▶ TASK: Once you reach the line containing "U15 Ligi'nde 4 maç oynandı" in the data below, restate each line word for word up to and including the one containing "Shy teddy bear Men's Baseball ¾ T-Shirt".

Extracted data entries:
------------------------------------------------------------
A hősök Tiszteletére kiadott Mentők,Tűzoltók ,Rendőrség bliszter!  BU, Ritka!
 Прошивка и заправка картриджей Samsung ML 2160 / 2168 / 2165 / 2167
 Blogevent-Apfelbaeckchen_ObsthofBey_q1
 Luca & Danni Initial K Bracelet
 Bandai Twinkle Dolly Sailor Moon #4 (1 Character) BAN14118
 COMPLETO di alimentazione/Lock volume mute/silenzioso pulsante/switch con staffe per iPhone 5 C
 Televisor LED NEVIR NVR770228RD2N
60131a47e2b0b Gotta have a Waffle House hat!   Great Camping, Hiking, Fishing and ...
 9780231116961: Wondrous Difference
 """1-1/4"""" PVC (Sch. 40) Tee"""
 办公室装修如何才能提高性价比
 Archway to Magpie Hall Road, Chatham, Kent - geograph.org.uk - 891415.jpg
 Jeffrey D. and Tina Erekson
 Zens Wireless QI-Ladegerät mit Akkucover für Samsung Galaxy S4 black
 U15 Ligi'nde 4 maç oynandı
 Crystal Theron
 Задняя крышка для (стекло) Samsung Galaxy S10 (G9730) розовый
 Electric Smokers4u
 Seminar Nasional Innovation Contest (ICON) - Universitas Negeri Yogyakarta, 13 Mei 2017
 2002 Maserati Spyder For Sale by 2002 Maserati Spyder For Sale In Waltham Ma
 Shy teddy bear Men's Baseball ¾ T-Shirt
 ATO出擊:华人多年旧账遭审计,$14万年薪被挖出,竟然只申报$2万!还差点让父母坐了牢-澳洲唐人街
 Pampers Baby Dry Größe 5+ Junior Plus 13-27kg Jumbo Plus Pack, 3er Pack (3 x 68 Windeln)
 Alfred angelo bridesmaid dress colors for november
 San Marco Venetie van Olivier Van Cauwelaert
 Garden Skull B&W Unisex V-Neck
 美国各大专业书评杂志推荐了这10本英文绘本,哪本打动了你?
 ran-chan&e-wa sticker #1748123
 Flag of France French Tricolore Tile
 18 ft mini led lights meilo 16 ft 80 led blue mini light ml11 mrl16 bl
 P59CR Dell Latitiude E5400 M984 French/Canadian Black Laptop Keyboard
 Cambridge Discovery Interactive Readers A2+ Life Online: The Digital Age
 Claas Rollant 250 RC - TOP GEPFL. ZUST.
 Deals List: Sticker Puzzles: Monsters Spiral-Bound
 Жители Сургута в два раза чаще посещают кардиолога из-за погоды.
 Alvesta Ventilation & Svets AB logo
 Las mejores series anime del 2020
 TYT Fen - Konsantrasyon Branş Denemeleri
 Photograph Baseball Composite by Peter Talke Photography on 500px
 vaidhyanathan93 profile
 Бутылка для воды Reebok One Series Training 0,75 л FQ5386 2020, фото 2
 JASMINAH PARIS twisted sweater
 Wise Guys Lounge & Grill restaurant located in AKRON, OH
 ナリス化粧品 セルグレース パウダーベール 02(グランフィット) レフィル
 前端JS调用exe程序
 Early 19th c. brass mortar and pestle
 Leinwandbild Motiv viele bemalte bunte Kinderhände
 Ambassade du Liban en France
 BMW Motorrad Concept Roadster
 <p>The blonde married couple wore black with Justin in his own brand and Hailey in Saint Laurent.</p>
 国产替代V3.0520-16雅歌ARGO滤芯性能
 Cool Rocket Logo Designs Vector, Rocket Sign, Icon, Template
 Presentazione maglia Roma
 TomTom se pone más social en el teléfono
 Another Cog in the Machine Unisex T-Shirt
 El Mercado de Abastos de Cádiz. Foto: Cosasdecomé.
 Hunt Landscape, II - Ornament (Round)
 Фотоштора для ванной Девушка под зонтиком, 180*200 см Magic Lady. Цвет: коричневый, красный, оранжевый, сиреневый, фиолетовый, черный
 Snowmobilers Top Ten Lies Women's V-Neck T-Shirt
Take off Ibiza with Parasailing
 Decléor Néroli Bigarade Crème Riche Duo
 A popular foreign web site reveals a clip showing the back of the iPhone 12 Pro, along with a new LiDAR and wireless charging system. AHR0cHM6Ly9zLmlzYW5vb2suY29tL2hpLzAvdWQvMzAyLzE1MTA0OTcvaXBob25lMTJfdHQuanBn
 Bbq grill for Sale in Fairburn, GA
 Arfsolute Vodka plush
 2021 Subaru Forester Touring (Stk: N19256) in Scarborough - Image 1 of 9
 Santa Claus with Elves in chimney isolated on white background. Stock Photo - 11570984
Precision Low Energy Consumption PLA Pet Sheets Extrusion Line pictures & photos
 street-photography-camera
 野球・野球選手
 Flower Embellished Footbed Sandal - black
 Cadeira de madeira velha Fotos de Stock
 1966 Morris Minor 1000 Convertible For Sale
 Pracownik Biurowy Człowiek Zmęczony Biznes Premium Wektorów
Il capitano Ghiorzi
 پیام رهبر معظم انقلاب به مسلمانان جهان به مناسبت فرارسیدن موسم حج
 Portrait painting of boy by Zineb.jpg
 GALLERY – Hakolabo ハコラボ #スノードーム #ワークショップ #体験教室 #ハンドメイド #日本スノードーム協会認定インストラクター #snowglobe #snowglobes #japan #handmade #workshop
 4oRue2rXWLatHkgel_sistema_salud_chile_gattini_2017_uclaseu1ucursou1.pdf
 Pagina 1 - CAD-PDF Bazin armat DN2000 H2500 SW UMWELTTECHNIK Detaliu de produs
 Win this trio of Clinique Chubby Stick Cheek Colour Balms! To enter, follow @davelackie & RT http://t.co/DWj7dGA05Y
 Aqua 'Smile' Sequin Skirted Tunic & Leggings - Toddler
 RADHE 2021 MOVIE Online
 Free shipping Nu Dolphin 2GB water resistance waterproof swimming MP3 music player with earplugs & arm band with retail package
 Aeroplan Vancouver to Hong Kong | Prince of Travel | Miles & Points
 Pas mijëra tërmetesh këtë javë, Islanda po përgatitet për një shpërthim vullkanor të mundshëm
------------------------------------------------------------
▶ SOLUTION TO THIS TASK:
 U15 Ligi'nde 4 maç oynandı
 Crystal Theron
 Задняя крышка для (стекло) Samsung Galaxy S10 (G9730) розовый
 Electric Smokers4u
 Seminar Nasional Innovation Contest (ICON) - Universitas Negeri Yogyakarta, 13 Mei 2017
 2002 Maserati Spyder For Sale by 2002 Maserati Spyder For Sale In Waltham Ma
 Shy teddy bear Men's Baseball ¾ T-Shirt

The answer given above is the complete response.